Saturday, July 02, 2011

All That Glitters Isn't a Conspiracy

Note: I wrote this one a few days ago.  Still don't know if it's worthy to post, but decided to do it anyway, just to post something.

Brains are incredible things, but you really have to be careful with them or they'll start playing tricks on you and make you see things that aren't real.  And so I'm bored and looking at Yahoo and see an article about how the government is sitting on $1 billion in gold coins because an idiot Republican thought he could get people to start using gold coins, so he mandated that the government make them; but people still didn't care.  So no one uses the coins and taxpayers are now stuck paying to store them in a warehouse..

Pretty straight forward story, right?  Not if you're an anti-government conspiracy monger.  To them, this is all about some secret plot to undermine gold and destroy our economy.  And I saw that on the most highly ranked comment on that story, which said:
The headline should read "Gold Colored Coins"
Now, I get his point.  His point is that these coins aren't actually made of gold, but of course, that's because they couldn't be.  After all, $1 of gold isn't really going to be big enough to make a coin out of.  But all the same, they look gold and coins have long been referred to as "gold coins" even if they're not actually made of gold.  Similarly, I can say I'm wearing an orange shirt without people thinking it's made of fruit.

And from that, we see comments like these:
You can't trust Yahoos' headlines anymore..

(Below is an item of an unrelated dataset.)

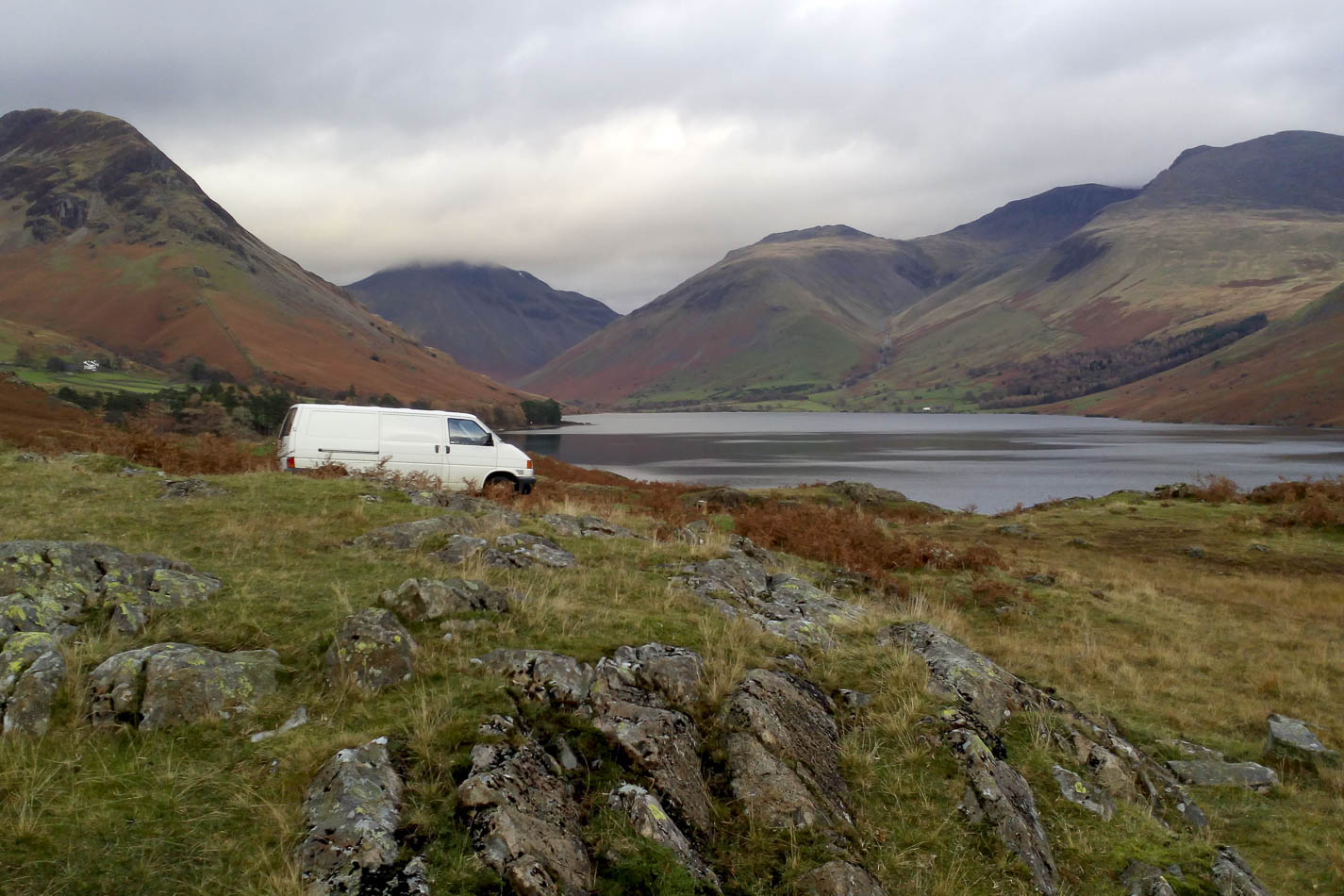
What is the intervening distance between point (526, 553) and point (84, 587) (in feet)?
15.2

The Presidential Dollar coins do NOT contain any gold ... they have a golden color due to a special mix of alloys. Makes me wonder if this article is a propaganda article to spin the country's financial condition as being sounder than it is?

sounds like they are saying that gold itself is pretty worthless, and trying to call these coins gold? i agree fully with michael s

Eric, I want our currency made of real gold and silver so the fed can't just devalue them and steal my wealth.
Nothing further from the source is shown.